Jim Kelley wrote:
Yes, I'm very familiar with that article. You've already posted a link
to it dozens of times on this newsgroup. It very clearly illustrates
exactly those thing which I may have somewhat more 'colorfully' restated
above, and more. It includes equations with variables for forward and
reflected power all throughout,
Yes, forward and reflected power measured at a *FIXED* measurement
point. There is no "power flow" anywhere in my article. Energy
does the flowing. Power is the measurement at a *FIXED* measurement
point of that energy flow past that *FIXED* point. Did you note
the use of the word, "FIXED"?
Even though all my references, including the IEEE Dictionary
allow for "power flow", I avoided it in my article as a favor
to you.
a reference to a supposed "4th mechanism
of reflection" (that's the magical way in which waves of power and
energy change direction),
Yes, that may be somewhat original and therefore frightening
for you. Galileo would have scared you to death. If, as Walter
C. Johnson says, interference can *cause* standing waves, it
can probably also cause reflections at an impedance discontinuity
through wave cancellation. You are going to have to do more
than wave your hands to prove otherwise. Not refusing to
answer my questions about my examples would be a good start.
Remember your absolute refusal to compute the total joules/sec
after the first internal reflection arrived at the thin-film
anti-reflective coating in my example? When you learn how to
properly manage irradiance, get back to us.
and illustrations with arrows named Pref
showing how power is reflected at impedance discontinuities.
No! No! No! Power is NOT reflected at an impedance discontinuity.

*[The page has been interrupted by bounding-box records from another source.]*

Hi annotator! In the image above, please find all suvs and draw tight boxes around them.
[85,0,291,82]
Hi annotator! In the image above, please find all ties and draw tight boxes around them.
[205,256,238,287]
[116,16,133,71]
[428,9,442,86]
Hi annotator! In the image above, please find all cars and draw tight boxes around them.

Those are Poynting vectors. Energy is reflected and that reflected
energy is measured and called "reflected power". Reflected power
is not moving. You continue to get it wrong. The reflected power
is acutally reflected energy measured flowing past a *FIXED* point
near the impedance discontinuity. There are joules in the reflected
wave. The joules in the reflected wave are measured flowing past
a *FIXED* measurement point. But, of course, I have explained
all of this to you before yet you continue bear false witness
after all these years.
Back when our corresponence was more cordial, I advised you not to write
those things. And now you'd like to deny having done it; all the while
portraying me as a liar. You're beautiful, man.
I changed my article just to make you happy. You obviously
have misunderstood, either through lack of processing power,
ignorance, or deliberately. I would guess it is deliberate.